La posizione dell’Italia. Nell’economia italiana, il commercio internazionale ha assunto un peso crescente, tanto da contare oggi per quasi un terzo del Pil nazionale. Dal 2010 al 2017 le esportazioni sono infatti cresciute di oltre il 30%, triplicando l’avanzo commerciale dai 16 miliardi di euro del 2012 ai 50 del 2017. Gran parte di ciò deriva proprio dai Paesi membri dell’Unione Europea: sette dei dieci maggiori partner commerciali italiani sono infatti Paesi membri dell’UE e rappresentano più del 40% del totale delle esportazioni italiane. Il mercato comune ha però comportato anche nuove sfide per le imprese italiane: l’adozione degli standard europei ha significato in certi casi un abbassamento dei requisiti che alcuni prodotti dovevano rispettare per entrare sul mercato italiano; altre volte, al contrario, l’UE ha modificato al rialzo gli standard necessari a vendere nel mercato unico. Allo stesso modo, l’eliminazione delle barriere al commercio ha aperto nuove opportunità di export, ma ha anche esposto le imprese italiane a maggiore competizione. Anche rispetto al commercio con i Paesi extra-UE l’appartenenza al mercato unico è fonte tanto di opportunità quanto di sfide per l’Italia. Trovandosi sotto l’ombrello della politica commerciale europea, le imprese dei vari Stati membri accedono ai mercati esteri alle stesse condizioni. Le politiche di promozione dell’export rimangono però di competenza nazionale e per le imprese italiane che si affacciano ai mercati esteri i competitor principali sono spesso proprio le imprese di altri Paesi dell’UE. Dunque, nel momento in cui Bruxelles negozia accordi commerciali con Paesi terzi è fondamentale per ogni Stato membro rappresentare al meglio le proprie prerogative. Quando questo risultato viene raggiunto, i benefici sono significativi, come dimostrato ad esempio dal Ceta: nell’accordo di libero scambio tra UE e Canada, l’Italia ha ottenuto la tutela dell’indicazione geografica per ben 41 marchi (su 143 europei), che rappresentano il 90% dell’export italiano verso il Nord America. Altro esempio positivo è l’accordo di libero scambio tra UE e Corea del Sud siglato nel 2011: da quell’anno al 2017, l’export italiano verso il Paese asiatico è aumentato del 18%.
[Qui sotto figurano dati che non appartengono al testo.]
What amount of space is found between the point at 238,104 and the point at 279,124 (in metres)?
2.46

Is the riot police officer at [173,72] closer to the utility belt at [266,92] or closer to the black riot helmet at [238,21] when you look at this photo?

Aprire un mercato al commercio internazionale e alla concorrenza delle imprese straniere significa sempre creare vincitori e vinti. Sta ai governi sviluppare la giusta strategia di politica commerciale per un Paese in cui le esportazioni hanno rappresentato una delle poche variabili che hanno contribuito alla sua crescita negli ultimi anni; una strategia che possa compensare gli sconfitti della globalizzazione e al tempo stesso valorizzare le imprese più innovative e dinamiche.